“It’s A Bug Hunt”
Armor Plate Your Unit Tests
Unit Testing serves many purposes, but fundamentally it's about bugs: finding them, fixing them, keeping them out of your code base.
This talk is a detailed discussion of how to write unit tests that are good *tests*; that is, unit test cases that are complete, accurate, and thorough. We can think of unit tests as our laboratory equipment for carefully examining our code and measuring a particular property (existence of bugs) with care and precision; or we can think of them as bug-hunting gear that that keeps us safe when we have to venture into the dark and dangerous parts of our code base.
Over the past several decades, the software community has learned, usually the hard way, many principles and best practices for unit testing, but these are documented across a wide variety of books, blogs, and talks. This talk will discuss, summarize, and try to simplify what we have learned about making our unit tests effective at finding bugs, describing them, and removing the little critters from our code base.
We will look at examples, consider test organization, and get into the nitty-gritty of edge and corner cases.
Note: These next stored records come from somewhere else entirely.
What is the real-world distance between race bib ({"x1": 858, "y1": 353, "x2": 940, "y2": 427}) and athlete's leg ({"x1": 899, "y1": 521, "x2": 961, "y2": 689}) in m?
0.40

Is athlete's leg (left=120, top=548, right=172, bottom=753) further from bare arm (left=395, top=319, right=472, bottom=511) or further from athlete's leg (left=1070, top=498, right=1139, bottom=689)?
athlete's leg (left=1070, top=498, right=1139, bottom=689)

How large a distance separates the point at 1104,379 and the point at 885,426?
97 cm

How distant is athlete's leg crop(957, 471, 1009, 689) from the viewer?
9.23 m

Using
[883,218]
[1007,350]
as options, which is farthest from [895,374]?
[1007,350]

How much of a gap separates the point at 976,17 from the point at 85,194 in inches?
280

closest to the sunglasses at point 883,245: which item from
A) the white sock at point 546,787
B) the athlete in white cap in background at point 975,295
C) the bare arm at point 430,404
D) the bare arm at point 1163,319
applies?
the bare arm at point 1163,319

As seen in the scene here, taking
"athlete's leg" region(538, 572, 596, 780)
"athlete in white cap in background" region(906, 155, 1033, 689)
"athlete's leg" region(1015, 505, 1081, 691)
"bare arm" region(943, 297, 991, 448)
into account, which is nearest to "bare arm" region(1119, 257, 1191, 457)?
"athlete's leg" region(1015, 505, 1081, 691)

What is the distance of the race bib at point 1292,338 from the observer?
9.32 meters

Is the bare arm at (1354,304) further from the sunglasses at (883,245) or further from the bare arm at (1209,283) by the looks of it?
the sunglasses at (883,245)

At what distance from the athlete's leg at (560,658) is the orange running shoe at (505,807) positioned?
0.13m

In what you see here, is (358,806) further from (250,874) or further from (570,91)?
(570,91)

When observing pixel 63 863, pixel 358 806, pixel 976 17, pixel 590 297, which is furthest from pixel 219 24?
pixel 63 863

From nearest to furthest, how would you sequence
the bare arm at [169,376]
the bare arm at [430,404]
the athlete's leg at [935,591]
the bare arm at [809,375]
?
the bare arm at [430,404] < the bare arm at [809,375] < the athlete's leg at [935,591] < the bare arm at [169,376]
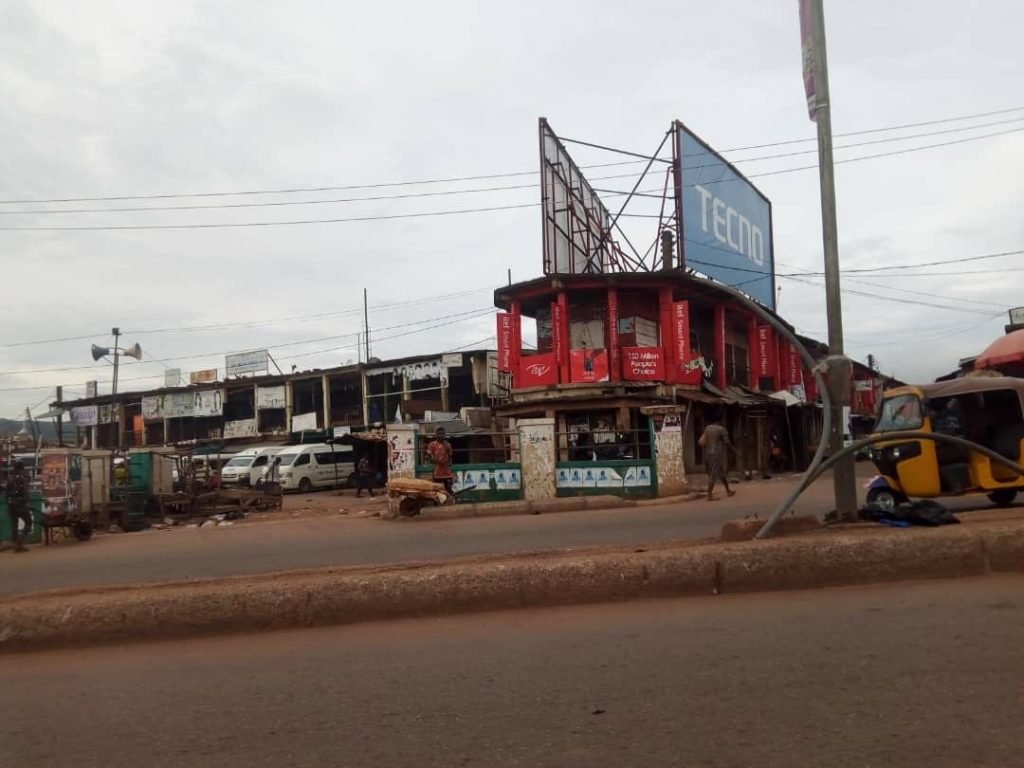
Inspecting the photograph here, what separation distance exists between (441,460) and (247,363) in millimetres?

We will also look at a case study of a famously ill-fated debugging expedition, with the goal of learning from their mistakes -- better than learning from your own! -- and, incidentally, (re)introducing some important cultural memes that no bug-hunters should be without.
Dave Steffen
Dave Steffen completed his Ph.D. in theoretical physics at Colorado State University in 2003, and promptly changed course for a career in software engineering. He has worked primarily in defense and aerospace, and is currently a Principal Engineer at SciTec Inc.'s Boulder office. For reasons unknown, he has turned out to be the expert, champion, and occasional street-corner evangelist for unit testing at most of the companies he has ever worked at.